Il est donc assez difficile d’en faire comprendre l’importance dans les projets à nos clients, et c’est souvent lorsque les problèmes surviennent (des utilisateurs insatisfaits, une application qui n’est pas utilisée, un produit qui ne se vend pas) que nous intervenons. Une étude réalisée par le Nielsen Norman Group (http://www.nngroup.com/articles/usability-roi-declining-but-still-strong/) il y a quelques années a montré que pour un surcoût de 10% du projet, une intervention d’ergonomie augmentait en moyenne le taux de conversion de 83%. Idéalement l’ergonomie devrait être intégrée dès le début dans les projets numériques, c’est ce qu’on appelle la Conception Centrée Utilisateurs.
Le Monde Economique Aujourd’hui, il ne suffit plus de concevoir de jolis produits affichant leur technologie. L’enjeu croissant consiste à comprendre les attitudes des utilisateurs et à se centrer sur les usages. Comment simplifier les interfaces des sites web?
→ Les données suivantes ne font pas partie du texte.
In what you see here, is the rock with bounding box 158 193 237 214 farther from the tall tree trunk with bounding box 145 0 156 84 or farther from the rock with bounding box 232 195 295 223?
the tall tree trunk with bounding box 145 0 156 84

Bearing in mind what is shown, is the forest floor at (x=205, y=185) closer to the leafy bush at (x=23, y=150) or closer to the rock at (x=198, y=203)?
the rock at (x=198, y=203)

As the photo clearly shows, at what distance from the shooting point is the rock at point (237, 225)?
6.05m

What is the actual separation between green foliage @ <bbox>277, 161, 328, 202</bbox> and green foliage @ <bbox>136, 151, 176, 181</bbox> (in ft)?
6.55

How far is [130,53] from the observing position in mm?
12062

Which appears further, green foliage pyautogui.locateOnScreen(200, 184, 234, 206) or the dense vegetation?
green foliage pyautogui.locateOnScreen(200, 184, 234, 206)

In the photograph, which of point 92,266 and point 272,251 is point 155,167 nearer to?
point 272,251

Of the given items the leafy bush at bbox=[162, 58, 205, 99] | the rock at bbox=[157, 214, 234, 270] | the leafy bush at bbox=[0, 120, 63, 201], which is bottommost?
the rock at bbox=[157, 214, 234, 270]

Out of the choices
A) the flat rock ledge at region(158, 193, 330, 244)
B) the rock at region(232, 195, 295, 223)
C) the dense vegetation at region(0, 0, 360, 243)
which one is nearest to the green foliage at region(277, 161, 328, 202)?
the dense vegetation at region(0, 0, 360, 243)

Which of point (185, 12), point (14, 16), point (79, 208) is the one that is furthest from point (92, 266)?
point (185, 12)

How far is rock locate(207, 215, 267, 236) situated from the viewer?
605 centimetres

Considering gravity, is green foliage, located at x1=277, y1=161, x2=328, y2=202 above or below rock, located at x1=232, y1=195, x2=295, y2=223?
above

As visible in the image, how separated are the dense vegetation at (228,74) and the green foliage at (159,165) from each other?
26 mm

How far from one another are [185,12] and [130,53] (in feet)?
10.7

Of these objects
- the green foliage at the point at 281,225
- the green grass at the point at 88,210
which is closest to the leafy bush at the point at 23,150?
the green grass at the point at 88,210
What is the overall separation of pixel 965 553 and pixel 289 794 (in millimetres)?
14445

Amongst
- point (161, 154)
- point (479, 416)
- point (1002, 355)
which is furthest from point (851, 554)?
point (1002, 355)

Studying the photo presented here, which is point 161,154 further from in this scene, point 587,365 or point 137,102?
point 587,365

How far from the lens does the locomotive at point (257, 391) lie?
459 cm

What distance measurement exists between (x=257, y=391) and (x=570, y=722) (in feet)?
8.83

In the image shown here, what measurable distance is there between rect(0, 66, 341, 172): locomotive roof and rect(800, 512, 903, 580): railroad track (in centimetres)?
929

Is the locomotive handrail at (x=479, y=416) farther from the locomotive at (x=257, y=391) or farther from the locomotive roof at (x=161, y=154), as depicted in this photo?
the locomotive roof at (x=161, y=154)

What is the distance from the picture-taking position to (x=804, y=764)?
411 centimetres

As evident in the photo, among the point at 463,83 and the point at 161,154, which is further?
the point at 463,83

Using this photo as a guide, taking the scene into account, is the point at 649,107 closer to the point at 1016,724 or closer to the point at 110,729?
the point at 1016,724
Julien Roland Vous avez tout à fait raison. Il me semble que la clé est d’apporter une vraie valeur aux utilisateurs à travers un produit ou un service numérique. Et pour les utilisateurs le produit ou le service, c’est son interface. L’ergonomie a donc un rôle clé à jouer. Comme vous le dîtes parfaitement, simplifier les interfaces demande de parfaitement comprendre les besoins et les problèmes rencontrés par les vrais utilisateurs, afin d’y apporter des solutions pérennes qui seront génératrices de ROI pour l’entreprise. Trop souvent les interfaces sont conçues à travers des critères esthétiques de mode, sans rencontrer vraiment les utilisateurs.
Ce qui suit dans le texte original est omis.